Przed nami mecze z Francją (już dziś od 21:00), Izraelem (który wygrał też dwukrotnie) oraz Finlandią (która przegrała dwa mecze). Spotkania, w których możemy zbudować swoją siłę na pozostałą część turnieju. Pierwszy krok został już zrobiony, jesteśmy praktycznie w drugiej rundzie i najmniejszy cel został osiągnięty. Nie zapominajmy jednak, iż w konfrontacji z najsłabszymi w grupie rywalami, w których to składach brakowało kilku wartościowych nazwisk (Mozgov, Kaun, Khryapa, Shved czy Nurkić i Teletović). Teraz przyjdzie nam się mierzyć z ekipami, które prezentowały się lepiej w ostatnich turniejach czy w bezpośrednich konfrontacjach z nami. Ekipami , które w składach posiadają graczy z najlepszej ligi świata (lub pukających do bram NBA), marzących również o dobrym wyniku podczas całej imprezy.

Przeciwko Francji zagramy starając zatrzymać się Tony’ego Parkera, Nicolasa Batuma, Rudy’ego Goberta czy Borisa Diawa. Czy nam się uda pokonać Francję, po raz pierwszy od 7 lat (na Eurobaskecie w 1985 roku po raz ostatni)? Rosję (czy ZSRR) pokonaliśmy po raz drugi w historii bezpośrednich konfrontacji i po raz pierwszy od 16 spotkań w turnieju dużej rangi. Trzymamy kciuki za kolejne wygrane. #NaprzódNasi

Komentarze do wpisu: “Eurobasket 2015: dwie wygrane i nie pompujmy balonika

  1. Myślę, że balonik nie jest napompowany, bo balonika nie ma. Media i kibice skupili się na piłce (i tam balonik pękł), a kosza nawet nie pokazują na otwartych kanałach. W sumie to czytając opinie dawno nie widziałem tak stonowanych prognoz występu polskiej drużyny.
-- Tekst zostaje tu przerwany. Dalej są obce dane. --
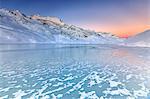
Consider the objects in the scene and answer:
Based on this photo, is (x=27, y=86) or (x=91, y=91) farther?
(x=27, y=86)

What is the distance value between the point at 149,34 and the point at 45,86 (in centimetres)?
2847

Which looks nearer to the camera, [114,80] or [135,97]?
[135,97]

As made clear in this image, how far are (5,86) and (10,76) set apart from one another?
1.16m

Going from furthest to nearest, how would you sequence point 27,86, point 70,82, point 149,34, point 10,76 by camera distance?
point 149,34
point 10,76
point 70,82
point 27,86

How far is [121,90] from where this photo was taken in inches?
190

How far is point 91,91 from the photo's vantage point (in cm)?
475

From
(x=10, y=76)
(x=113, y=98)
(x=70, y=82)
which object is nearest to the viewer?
(x=113, y=98)

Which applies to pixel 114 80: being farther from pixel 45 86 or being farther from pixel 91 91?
pixel 45 86

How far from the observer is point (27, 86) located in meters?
5.06

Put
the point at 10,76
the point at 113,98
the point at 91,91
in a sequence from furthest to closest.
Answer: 1. the point at 10,76
2. the point at 91,91
3. the point at 113,98

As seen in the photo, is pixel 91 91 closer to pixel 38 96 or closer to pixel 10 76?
pixel 38 96

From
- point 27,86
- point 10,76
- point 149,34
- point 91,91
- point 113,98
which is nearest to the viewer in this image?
point 113,98

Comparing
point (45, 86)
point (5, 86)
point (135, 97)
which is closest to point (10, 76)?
point (5, 86)

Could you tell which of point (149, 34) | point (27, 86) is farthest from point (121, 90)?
point (149, 34)
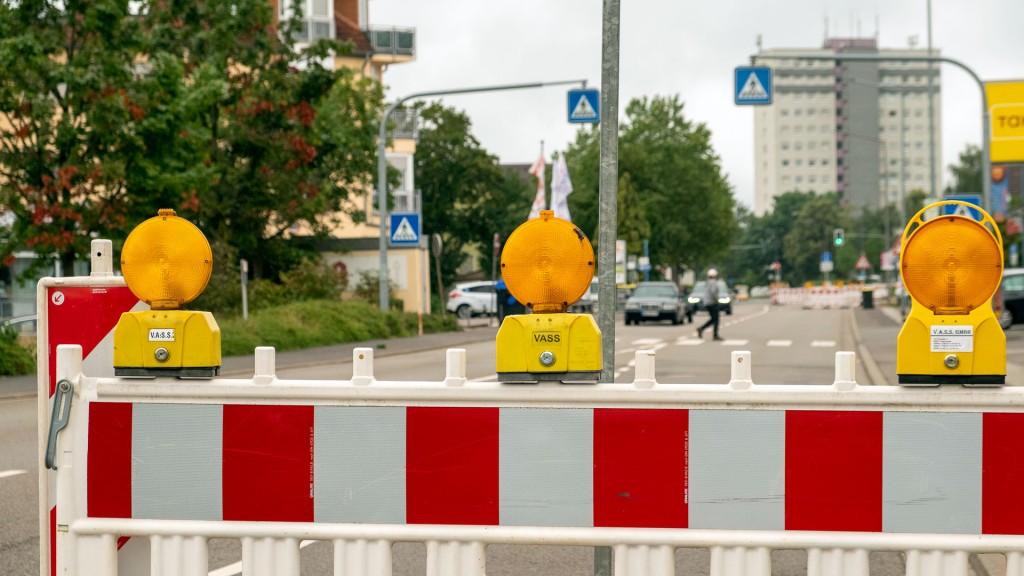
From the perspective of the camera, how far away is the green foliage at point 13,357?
19875 millimetres

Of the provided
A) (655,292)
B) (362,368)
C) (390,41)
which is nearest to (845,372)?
(362,368)

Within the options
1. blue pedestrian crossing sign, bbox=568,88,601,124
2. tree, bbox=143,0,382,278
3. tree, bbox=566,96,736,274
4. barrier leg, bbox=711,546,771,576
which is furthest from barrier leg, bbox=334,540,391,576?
tree, bbox=566,96,736,274

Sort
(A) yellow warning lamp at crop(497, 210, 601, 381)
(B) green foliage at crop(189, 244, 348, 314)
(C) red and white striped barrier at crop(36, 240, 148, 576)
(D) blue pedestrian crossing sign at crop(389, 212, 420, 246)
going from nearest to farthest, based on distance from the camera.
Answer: (A) yellow warning lamp at crop(497, 210, 601, 381), (C) red and white striped barrier at crop(36, 240, 148, 576), (D) blue pedestrian crossing sign at crop(389, 212, 420, 246), (B) green foliage at crop(189, 244, 348, 314)

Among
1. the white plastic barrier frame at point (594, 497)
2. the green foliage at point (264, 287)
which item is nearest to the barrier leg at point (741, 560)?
the white plastic barrier frame at point (594, 497)

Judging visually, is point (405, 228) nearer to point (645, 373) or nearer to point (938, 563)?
point (645, 373)

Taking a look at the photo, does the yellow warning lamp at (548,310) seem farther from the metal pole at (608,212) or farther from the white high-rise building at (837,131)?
the white high-rise building at (837,131)

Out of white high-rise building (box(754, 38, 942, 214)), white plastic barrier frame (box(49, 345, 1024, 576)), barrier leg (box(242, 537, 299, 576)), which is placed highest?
white high-rise building (box(754, 38, 942, 214))

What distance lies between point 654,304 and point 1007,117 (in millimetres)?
14728

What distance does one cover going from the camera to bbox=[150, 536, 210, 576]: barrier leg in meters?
3.47

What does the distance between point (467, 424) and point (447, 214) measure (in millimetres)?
72776

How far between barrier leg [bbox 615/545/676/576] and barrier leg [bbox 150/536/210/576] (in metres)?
1.10

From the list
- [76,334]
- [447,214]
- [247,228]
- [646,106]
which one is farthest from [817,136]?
[76,334]

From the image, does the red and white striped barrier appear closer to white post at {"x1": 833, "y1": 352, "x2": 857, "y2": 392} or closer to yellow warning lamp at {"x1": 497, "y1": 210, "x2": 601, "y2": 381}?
yellow warning lamp at {"x1": 497, "y1": 210, "x2": 601, "y2": 381}

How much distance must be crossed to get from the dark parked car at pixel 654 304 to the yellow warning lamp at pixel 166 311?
137 feet
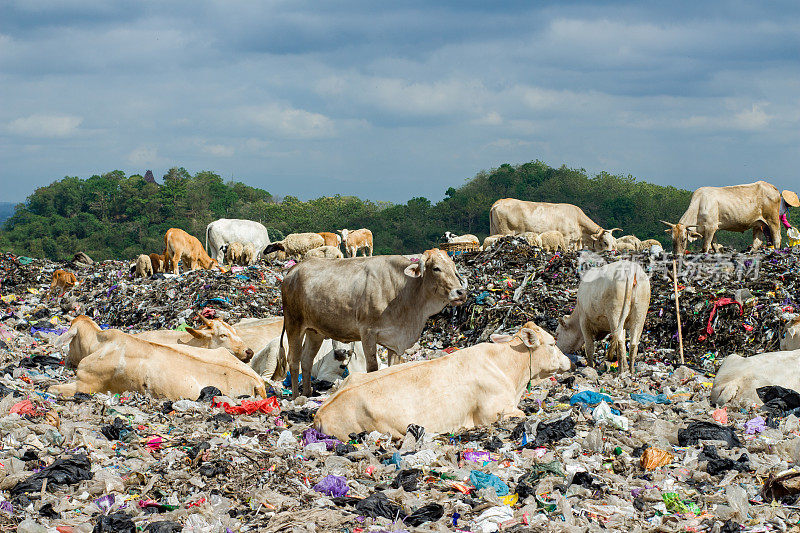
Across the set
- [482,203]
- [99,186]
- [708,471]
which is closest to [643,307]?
[708,471]

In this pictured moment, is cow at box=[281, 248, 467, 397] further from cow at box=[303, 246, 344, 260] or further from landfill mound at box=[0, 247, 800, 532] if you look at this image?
cow at box=[303, 246, 344, 260]

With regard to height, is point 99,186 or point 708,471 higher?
point 99,186

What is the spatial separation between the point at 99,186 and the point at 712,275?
7271 cm

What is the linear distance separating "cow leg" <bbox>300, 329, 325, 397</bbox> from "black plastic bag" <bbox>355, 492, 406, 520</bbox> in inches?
172

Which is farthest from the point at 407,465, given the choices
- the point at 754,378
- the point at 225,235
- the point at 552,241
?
the point at 225,235

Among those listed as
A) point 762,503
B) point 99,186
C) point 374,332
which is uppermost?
point 99,186

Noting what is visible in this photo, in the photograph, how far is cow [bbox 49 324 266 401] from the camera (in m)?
7.86

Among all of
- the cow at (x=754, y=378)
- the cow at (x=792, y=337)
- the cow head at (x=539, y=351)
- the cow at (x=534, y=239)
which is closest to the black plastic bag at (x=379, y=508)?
the cow head at (x=539, y=351)

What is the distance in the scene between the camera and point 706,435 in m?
6.21

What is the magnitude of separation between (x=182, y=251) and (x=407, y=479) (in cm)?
1673

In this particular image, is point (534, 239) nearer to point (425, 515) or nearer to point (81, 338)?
point (81, 338)

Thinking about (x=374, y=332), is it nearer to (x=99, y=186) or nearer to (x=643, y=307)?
(x=643, y=307)

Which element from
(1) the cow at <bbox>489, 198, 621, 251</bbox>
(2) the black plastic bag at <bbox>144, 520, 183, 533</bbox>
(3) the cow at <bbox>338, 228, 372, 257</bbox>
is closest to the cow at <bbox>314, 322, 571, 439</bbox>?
(2) the black plastic bag at <bbox>144, 520, 183, 533</bbox>

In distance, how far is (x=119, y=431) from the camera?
6312mm
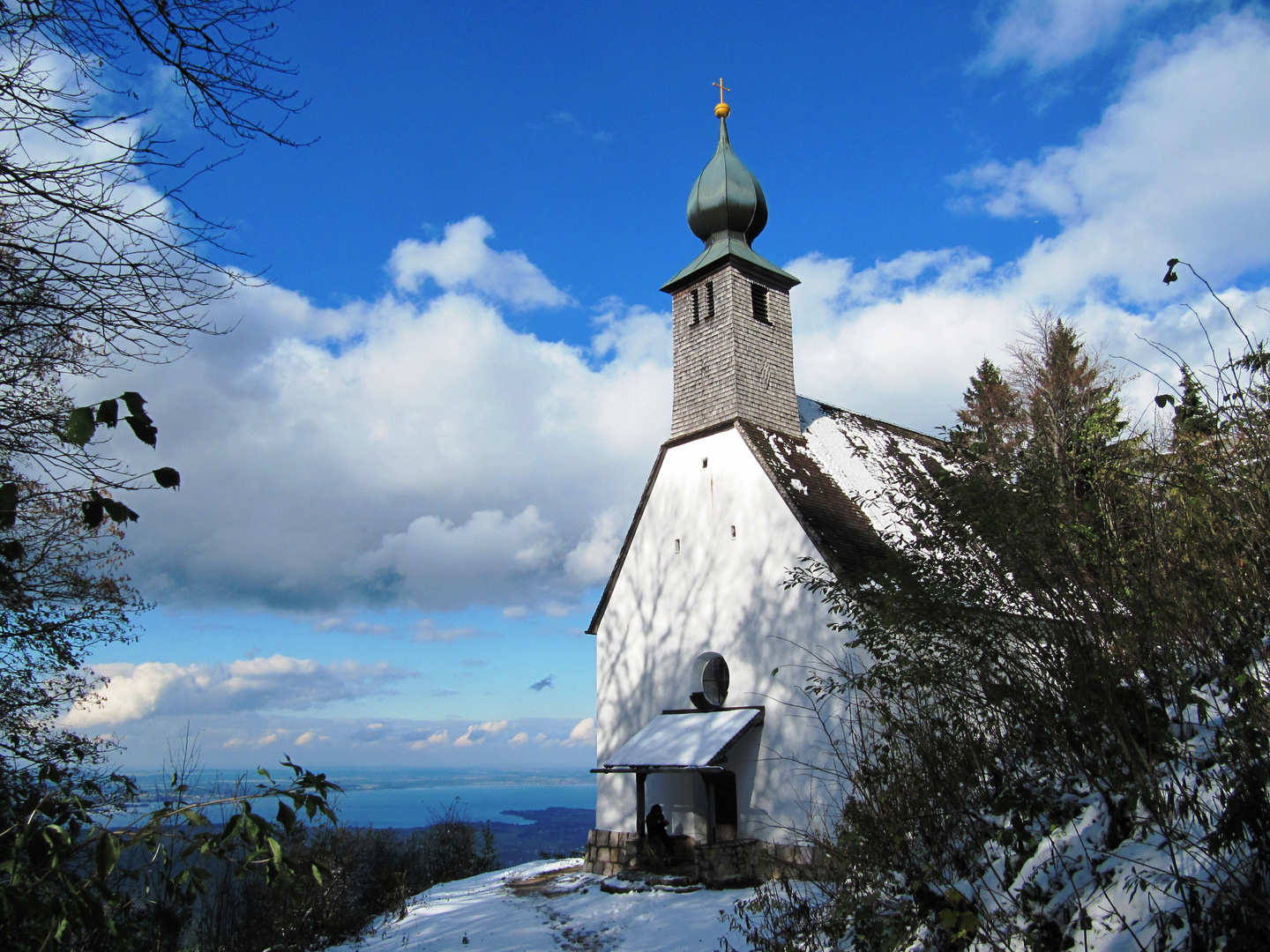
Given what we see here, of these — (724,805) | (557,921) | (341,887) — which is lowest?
(557,921)

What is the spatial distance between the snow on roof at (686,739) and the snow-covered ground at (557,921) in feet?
6.71

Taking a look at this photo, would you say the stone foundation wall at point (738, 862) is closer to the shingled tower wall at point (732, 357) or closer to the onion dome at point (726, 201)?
the shingled tower wall at point (732, 357)

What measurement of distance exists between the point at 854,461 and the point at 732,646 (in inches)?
224

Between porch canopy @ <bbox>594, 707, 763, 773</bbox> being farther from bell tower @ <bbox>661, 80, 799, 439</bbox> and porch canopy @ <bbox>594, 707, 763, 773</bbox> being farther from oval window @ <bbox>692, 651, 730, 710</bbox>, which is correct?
bell tower @ <bbox>661, 80, 799, 439</bbox>

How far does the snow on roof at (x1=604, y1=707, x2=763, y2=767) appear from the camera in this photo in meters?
14.0

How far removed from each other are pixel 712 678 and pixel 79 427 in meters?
14.8

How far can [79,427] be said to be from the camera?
8.11ft

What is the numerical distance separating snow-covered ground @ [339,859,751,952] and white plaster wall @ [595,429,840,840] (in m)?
2.02

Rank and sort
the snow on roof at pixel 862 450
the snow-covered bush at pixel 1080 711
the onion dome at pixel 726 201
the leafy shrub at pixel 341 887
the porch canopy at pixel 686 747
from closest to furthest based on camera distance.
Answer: the snow-covered bush at pixel 1080 711 < the leafy shrub at pixel 341 887 < the porch canopy at pixel 686 747 < the snow on roof at pixel 862 450 < the onion dome at pixel 726 201

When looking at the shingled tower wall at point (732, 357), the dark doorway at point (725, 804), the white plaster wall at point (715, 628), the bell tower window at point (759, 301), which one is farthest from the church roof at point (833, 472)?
the dark doorway at point (725, 804)

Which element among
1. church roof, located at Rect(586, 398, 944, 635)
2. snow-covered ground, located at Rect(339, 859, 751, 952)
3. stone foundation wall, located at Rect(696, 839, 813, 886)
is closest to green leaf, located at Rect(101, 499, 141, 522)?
snow-covered ground, located at Rect(339, 859, 751, 952)

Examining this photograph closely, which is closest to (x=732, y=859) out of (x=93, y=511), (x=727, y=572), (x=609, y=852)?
(x=609, y=852)

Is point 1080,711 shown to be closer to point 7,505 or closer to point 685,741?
point 7,505

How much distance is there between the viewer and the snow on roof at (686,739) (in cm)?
1397
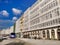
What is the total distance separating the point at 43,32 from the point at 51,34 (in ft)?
33.1

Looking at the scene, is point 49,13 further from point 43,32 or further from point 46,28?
point 43,32

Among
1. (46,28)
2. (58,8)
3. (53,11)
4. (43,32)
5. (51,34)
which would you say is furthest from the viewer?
(43,32)

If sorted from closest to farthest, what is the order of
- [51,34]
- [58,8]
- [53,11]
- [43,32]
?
1. [58,8]
2. [53,11]
3. [51,34]
4. [43,32]

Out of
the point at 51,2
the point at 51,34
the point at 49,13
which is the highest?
the point at 51,2

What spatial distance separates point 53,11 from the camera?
191ft

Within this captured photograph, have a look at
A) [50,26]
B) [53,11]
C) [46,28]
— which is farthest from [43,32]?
[53,11]

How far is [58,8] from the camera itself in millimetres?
54281

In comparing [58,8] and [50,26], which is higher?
[58,8]

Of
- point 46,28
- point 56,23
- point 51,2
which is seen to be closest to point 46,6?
point 51,2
    1. @Artur, co znaczy nie jest w otwartym kanale? TVP Sport jest ogólnie dostępnym kanałem i mecze Polaków każdy może śledzić na żywo, a wieczorem ten sam mecz jest retransmitowany. Poza tym hurra optymizm panuje np. na Gazeta.pl
      Elevensports na swojej stronie, również pozwala nam obejrzeć każde spotkanie z innych grup.

    2. TVP Sport nie jest otwartym kanałem, jest kodowany i dostępny tylko na płatnych platformach.

    3. Jak dużo osób ogląda wydarzenia sportowe przez transmisje w internecie? Niewiele – głównie tacy w pracy, czy w terenie (na terytorium Polski). Normalnie oglądasz na telewizorze, a kanał telewizyjny TVP Sport jest kodowany.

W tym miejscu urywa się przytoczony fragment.